■ **Requirements**: Only the lines from the line containing "Among the cabin" through the final line of the entries should be printed, exactly as given, with the pictures left out.

■ **Raw records**:
####

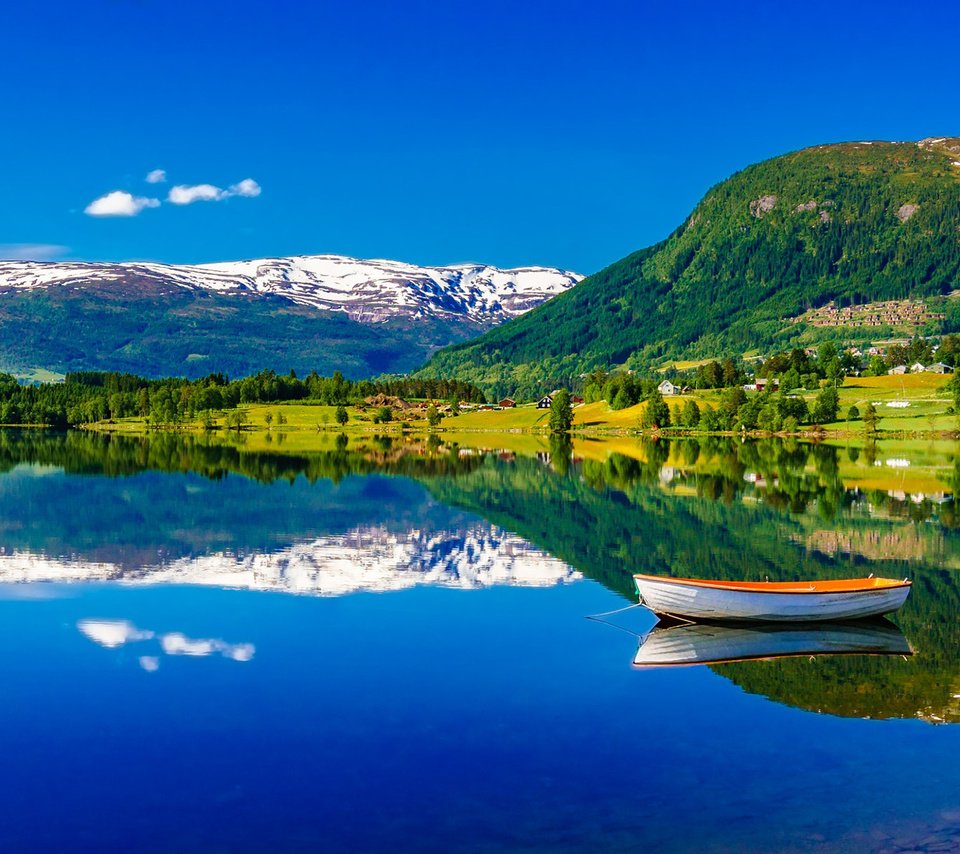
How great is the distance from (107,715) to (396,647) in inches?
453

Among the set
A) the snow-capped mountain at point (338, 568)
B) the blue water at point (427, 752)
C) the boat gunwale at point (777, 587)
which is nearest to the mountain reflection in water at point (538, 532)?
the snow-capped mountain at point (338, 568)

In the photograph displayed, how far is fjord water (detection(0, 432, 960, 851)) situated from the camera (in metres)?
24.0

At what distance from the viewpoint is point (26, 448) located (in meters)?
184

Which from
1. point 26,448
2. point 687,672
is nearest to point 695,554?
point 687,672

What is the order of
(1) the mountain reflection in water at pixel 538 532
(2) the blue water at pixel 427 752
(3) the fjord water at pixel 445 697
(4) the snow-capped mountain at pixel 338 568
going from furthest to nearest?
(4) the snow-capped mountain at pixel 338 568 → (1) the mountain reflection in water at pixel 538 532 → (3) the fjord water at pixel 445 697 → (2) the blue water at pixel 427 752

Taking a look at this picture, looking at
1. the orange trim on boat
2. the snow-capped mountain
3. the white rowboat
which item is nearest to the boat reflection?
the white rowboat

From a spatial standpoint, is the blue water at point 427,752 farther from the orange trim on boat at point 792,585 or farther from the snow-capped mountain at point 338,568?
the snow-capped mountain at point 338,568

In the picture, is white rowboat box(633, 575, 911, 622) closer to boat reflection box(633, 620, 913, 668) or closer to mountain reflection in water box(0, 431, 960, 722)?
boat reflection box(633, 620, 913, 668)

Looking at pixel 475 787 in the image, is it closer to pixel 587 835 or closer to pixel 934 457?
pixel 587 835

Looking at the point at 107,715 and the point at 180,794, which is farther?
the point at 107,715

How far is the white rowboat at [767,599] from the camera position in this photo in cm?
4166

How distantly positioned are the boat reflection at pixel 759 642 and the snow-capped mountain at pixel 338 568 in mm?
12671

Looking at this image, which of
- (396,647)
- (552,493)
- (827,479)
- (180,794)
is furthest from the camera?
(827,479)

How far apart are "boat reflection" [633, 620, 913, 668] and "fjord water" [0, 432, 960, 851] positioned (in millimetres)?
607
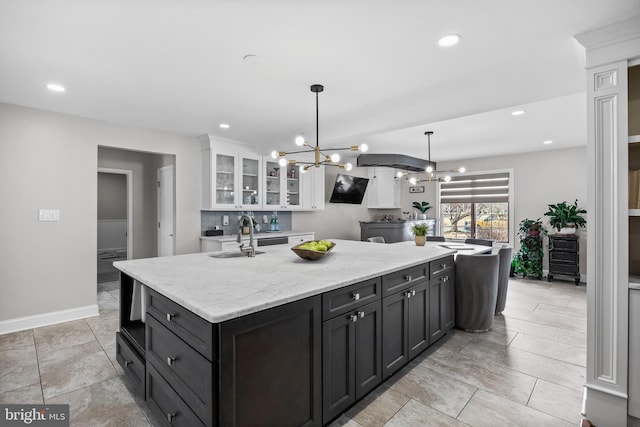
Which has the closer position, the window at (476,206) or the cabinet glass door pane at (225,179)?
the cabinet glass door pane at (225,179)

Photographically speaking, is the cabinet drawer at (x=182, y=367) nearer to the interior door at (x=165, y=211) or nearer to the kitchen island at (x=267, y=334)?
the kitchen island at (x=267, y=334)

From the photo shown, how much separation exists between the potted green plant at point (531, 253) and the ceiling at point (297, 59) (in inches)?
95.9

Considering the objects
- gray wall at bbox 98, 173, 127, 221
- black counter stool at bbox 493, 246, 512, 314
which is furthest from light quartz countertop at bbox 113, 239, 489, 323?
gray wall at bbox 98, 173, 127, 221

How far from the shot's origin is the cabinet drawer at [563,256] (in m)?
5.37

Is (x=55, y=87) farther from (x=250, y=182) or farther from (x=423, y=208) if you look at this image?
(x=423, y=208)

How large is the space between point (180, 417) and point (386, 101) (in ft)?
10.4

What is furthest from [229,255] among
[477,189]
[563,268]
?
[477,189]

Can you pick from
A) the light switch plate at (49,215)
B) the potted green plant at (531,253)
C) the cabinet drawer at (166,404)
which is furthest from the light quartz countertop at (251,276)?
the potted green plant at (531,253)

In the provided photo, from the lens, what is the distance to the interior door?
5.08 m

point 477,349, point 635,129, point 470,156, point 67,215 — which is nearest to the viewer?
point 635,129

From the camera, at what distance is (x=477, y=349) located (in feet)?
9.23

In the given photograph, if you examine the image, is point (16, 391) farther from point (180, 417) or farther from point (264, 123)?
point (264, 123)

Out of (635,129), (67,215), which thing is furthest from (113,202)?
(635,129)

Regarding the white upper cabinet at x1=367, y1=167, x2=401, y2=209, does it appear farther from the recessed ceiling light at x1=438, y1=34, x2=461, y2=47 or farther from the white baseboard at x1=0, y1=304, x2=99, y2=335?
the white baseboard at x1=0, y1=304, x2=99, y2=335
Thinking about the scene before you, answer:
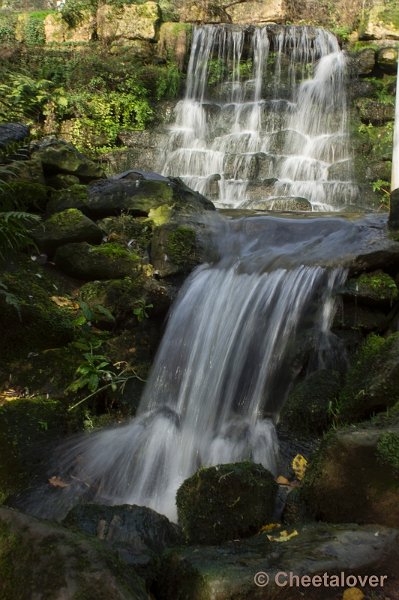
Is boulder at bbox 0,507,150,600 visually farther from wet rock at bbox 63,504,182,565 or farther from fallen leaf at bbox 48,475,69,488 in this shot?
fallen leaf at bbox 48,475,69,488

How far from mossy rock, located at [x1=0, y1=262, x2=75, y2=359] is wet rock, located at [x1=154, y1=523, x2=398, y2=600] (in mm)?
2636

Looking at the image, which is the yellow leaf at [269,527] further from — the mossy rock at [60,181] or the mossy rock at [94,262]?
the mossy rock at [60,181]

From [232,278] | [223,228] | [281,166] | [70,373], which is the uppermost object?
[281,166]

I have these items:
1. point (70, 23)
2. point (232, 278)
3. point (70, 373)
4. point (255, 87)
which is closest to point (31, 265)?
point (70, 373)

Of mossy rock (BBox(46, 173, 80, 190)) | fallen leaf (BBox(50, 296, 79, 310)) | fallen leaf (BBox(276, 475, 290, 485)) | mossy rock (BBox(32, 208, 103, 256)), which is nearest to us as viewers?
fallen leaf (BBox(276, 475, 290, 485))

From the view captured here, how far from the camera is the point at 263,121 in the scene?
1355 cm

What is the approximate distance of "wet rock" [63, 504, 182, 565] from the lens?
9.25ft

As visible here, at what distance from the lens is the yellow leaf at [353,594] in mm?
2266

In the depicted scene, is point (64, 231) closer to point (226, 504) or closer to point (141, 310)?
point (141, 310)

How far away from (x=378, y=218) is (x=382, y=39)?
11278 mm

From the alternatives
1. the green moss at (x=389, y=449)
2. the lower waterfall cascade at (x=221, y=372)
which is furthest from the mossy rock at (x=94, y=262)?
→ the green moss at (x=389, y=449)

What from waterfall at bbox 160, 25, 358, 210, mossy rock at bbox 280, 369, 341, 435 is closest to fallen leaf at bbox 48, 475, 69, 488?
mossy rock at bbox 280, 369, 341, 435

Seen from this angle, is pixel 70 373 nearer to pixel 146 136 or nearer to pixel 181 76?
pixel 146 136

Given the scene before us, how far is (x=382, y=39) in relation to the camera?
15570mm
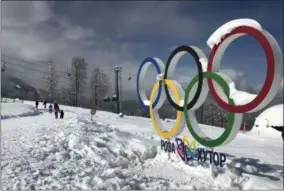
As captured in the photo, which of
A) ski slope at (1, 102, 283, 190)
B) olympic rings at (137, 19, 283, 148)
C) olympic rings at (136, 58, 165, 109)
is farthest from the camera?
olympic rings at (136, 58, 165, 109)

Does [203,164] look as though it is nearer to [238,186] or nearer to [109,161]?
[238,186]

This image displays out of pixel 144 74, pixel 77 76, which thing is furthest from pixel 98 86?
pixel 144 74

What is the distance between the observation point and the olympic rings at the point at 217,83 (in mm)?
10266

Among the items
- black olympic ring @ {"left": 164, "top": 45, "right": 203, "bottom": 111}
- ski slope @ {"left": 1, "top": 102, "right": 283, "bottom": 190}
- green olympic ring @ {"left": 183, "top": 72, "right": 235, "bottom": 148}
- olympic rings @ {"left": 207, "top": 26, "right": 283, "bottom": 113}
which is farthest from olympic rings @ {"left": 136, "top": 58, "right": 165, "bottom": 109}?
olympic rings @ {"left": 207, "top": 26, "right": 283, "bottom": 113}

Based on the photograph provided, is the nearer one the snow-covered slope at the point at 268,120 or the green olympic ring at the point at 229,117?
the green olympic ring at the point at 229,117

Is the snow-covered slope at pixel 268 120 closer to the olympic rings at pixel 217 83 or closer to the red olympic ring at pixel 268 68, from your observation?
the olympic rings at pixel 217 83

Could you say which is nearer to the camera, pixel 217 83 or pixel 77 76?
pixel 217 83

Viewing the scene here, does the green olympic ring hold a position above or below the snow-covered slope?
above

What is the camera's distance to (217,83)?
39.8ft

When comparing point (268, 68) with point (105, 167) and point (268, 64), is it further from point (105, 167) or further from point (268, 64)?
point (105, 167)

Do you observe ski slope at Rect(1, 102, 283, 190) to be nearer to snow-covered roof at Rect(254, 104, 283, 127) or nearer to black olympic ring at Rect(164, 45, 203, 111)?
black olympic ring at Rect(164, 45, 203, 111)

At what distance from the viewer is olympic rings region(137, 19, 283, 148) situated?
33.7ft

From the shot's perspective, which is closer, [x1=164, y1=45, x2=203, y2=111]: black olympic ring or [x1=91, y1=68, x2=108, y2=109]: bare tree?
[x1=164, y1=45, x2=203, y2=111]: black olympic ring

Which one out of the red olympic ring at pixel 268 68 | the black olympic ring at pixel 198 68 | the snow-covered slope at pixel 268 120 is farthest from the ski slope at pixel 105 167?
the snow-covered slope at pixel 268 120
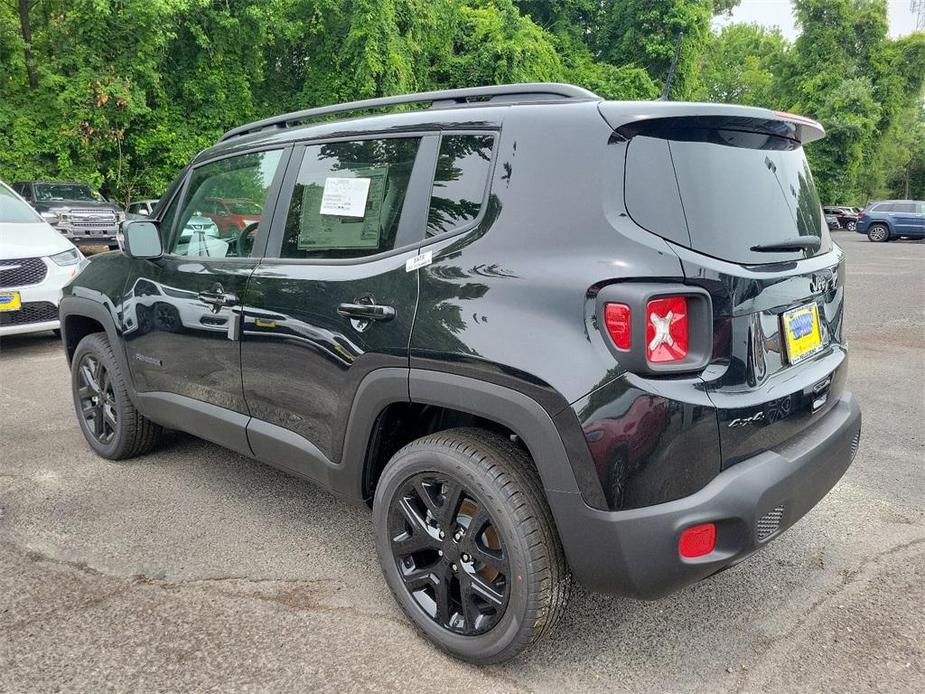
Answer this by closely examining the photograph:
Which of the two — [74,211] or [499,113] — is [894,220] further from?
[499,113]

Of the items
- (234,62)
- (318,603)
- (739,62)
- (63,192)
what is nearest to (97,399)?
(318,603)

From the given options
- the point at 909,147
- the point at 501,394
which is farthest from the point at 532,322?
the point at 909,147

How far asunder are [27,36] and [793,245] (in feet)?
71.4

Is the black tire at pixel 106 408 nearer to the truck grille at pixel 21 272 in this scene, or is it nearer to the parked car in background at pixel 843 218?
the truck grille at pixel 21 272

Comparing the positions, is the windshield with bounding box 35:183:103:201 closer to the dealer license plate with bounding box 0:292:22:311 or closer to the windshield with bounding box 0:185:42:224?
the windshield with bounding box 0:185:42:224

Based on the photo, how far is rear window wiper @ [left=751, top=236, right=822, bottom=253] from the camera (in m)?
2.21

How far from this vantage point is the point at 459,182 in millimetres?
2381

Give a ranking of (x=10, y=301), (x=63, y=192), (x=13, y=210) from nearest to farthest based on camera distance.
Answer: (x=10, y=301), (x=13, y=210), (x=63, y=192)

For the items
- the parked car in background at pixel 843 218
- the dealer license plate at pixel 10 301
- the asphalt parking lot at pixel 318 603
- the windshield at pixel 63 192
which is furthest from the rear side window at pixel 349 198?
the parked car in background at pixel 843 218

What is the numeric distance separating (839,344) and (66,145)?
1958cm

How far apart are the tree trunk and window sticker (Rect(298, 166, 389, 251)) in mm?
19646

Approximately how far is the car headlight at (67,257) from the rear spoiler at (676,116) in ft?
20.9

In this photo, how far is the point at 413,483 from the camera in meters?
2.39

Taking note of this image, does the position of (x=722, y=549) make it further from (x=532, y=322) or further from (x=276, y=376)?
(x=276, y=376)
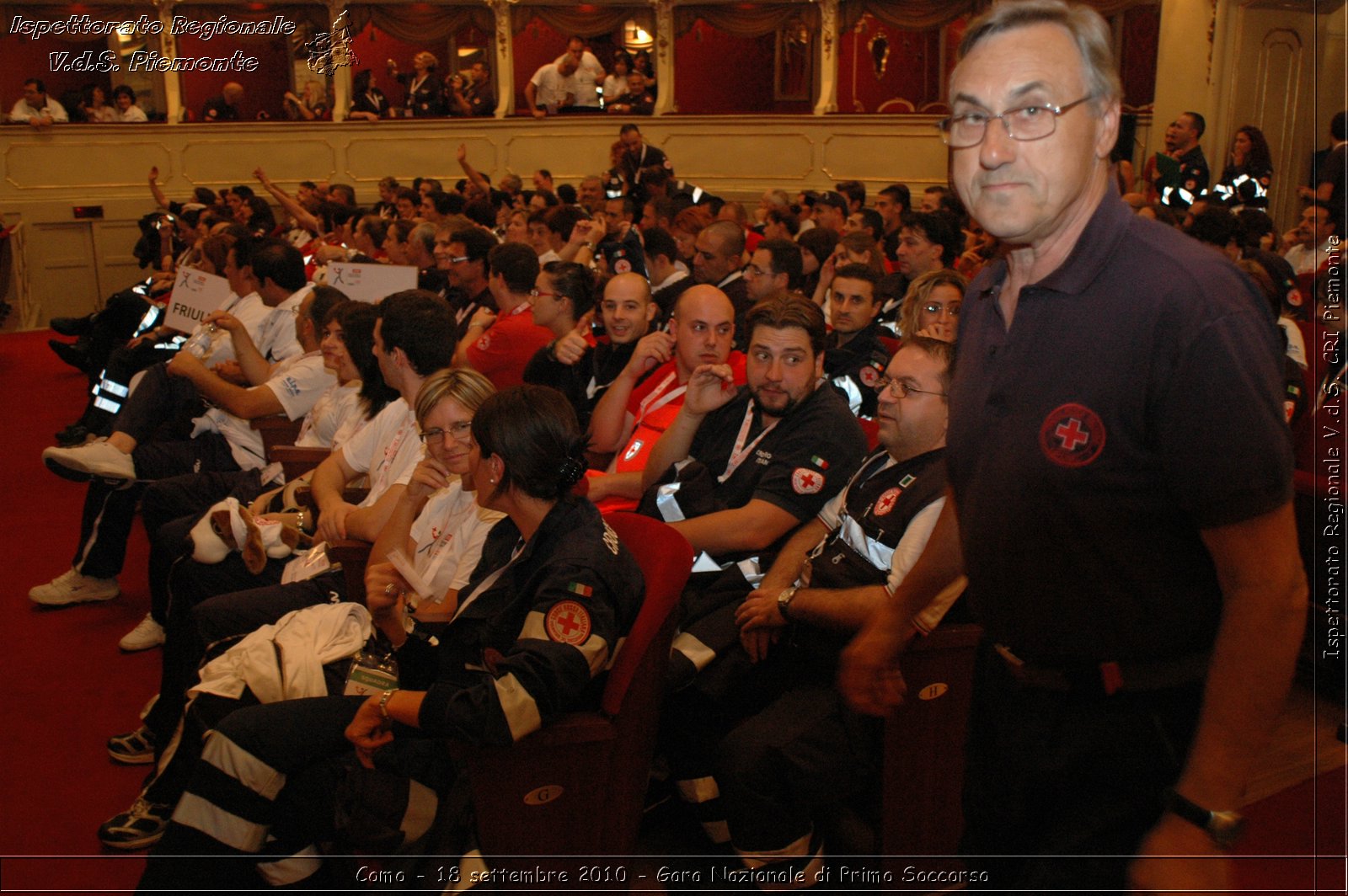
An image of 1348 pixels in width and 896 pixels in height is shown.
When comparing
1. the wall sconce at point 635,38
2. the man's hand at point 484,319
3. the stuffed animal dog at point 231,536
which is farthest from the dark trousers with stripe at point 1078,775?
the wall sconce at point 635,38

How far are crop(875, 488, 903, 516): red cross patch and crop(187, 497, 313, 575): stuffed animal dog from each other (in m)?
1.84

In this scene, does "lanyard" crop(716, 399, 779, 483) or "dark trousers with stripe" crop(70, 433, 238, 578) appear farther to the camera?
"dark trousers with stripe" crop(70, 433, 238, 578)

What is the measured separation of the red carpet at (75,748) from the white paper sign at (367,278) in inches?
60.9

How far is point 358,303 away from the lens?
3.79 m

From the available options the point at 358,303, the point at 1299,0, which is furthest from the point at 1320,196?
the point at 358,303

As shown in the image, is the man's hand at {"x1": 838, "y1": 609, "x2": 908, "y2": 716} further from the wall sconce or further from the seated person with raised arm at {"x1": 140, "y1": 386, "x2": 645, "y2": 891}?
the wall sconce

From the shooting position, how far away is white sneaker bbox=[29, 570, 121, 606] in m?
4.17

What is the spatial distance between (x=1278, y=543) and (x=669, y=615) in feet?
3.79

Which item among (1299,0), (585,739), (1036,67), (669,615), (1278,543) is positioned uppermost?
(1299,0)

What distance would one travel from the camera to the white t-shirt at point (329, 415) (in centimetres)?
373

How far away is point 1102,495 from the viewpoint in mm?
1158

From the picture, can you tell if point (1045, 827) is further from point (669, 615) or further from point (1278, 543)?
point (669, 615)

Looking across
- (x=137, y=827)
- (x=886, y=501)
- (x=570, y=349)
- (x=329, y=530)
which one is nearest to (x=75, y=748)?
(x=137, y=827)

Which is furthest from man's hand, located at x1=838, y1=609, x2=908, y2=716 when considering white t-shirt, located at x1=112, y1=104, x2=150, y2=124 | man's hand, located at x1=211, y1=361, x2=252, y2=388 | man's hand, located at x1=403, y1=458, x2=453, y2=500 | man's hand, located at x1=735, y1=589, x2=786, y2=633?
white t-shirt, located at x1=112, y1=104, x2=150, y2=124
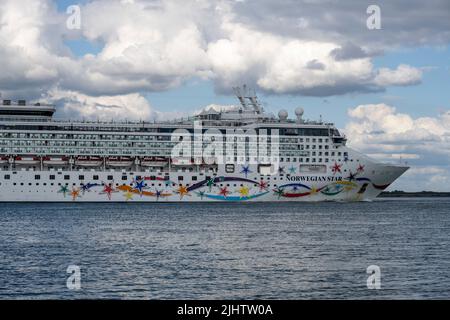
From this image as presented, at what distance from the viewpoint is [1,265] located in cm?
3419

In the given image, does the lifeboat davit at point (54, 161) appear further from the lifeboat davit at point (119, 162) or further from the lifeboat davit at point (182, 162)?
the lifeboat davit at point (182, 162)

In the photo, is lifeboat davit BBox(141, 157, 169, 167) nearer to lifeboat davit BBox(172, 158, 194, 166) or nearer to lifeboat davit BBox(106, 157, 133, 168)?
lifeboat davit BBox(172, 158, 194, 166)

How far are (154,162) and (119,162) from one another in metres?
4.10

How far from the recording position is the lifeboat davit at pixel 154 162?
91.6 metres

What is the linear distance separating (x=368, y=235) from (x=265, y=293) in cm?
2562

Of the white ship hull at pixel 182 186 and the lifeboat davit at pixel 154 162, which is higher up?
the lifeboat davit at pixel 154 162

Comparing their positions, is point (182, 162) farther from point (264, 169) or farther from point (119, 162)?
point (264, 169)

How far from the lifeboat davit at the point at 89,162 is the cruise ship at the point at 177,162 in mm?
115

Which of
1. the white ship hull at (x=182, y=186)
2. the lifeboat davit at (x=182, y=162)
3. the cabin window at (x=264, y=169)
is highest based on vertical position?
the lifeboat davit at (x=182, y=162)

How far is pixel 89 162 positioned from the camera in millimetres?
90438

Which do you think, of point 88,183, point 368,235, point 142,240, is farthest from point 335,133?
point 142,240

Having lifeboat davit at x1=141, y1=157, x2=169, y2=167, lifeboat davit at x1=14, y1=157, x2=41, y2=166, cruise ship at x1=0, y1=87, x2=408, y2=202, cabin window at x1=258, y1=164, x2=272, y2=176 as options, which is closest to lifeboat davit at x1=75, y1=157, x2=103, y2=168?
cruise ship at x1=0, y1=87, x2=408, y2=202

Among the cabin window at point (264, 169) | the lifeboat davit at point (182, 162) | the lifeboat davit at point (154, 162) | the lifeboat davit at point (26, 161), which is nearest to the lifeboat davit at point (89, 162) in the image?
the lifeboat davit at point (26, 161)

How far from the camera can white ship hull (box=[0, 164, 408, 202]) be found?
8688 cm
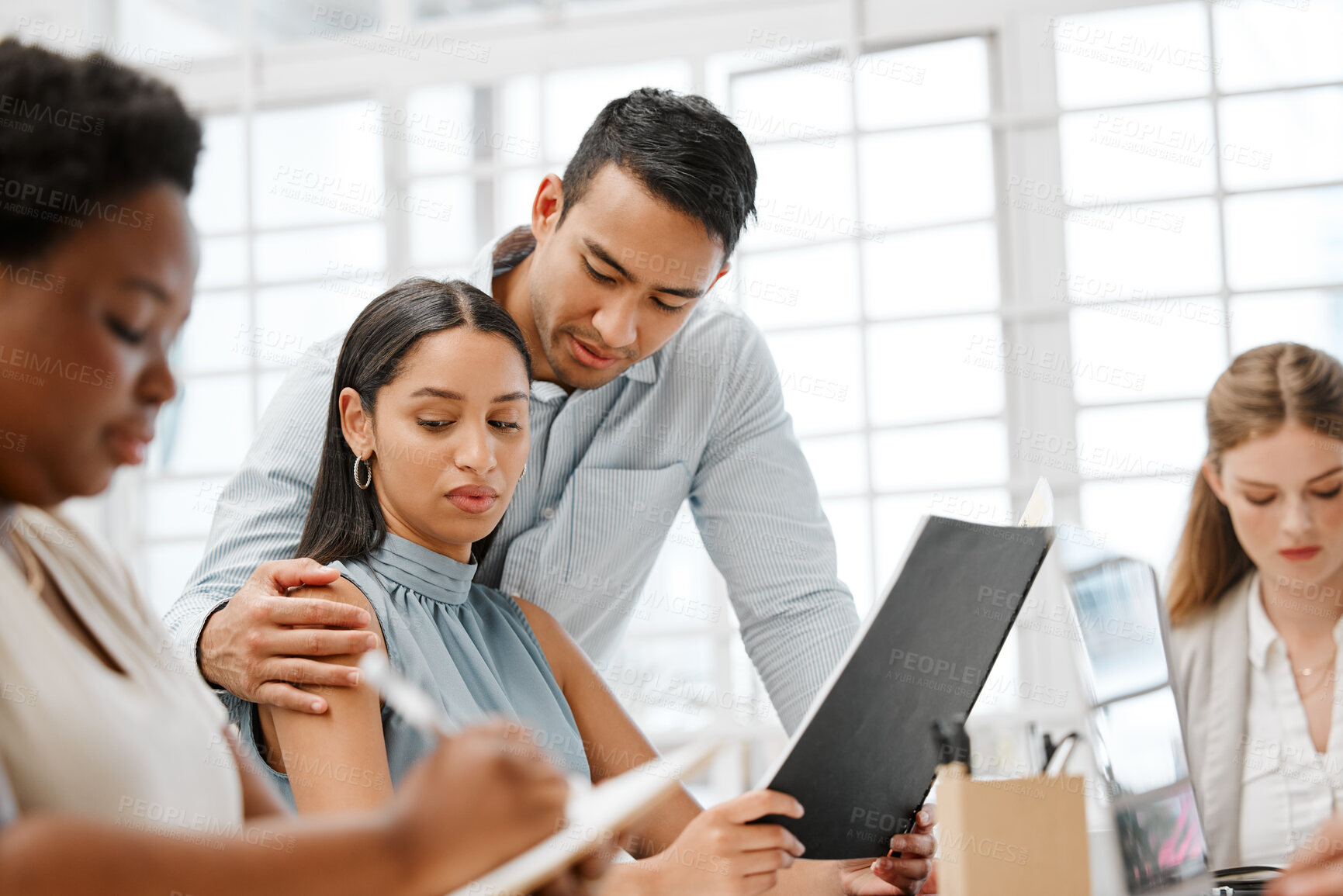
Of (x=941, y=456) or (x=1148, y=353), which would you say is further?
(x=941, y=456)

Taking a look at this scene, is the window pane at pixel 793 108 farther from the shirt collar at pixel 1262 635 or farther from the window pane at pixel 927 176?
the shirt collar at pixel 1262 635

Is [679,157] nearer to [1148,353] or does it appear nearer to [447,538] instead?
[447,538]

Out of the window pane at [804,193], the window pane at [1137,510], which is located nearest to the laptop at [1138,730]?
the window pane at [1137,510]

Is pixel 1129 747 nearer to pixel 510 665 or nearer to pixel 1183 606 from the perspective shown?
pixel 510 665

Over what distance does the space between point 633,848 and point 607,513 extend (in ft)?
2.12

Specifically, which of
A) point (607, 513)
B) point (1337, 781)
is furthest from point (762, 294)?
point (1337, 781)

####

■ **Exercise solution**:
Among the cabin window at point (264, 169) | the lifeboat davit at point (182, 162) | the lifeboat davit at point (154, 162) | the lifeboat davit at point (26, 161), which is nearest to the lifeboat davit at point (89, 162) in the image?
the lifeboat davit at point (26, 161)

How far from the camera can white ship hull (box=[0, 164, 408, 202]) be found?
8688 cm
Of (x=941, y=456) or (x=1148, y=353), which would you say is further?
(x=941, y=456)

Taking a look at this scene, is the window pane at pixel 793 108 farther from the shirt collar at pixel 1262 635 or farther from the window pane at pixel 927 176?
the shirt collar at pixel 1262 635

Is [679,157] nearer to [1148,353] or does it appear nearer to [447,538] instead?
[447,538]

Out of the window pane at [804,193], the window pane at [1137,510], which is located nearest to the laptop at [1138,730]?
the window pane at [1137,510]

Is pixel 1129 747 nearer to pixel 510 665 or nearer to pixel 1183 606 from the perspective shown?
pixel 510 665

Over what distance does the space between point 633,848 and point 607,513 extend (in ft)?
2.12

Specifically, which of
A) point (607, 513)
B) point (1337, 781)
is furthest from point (762, 294)?
point (1337, 781)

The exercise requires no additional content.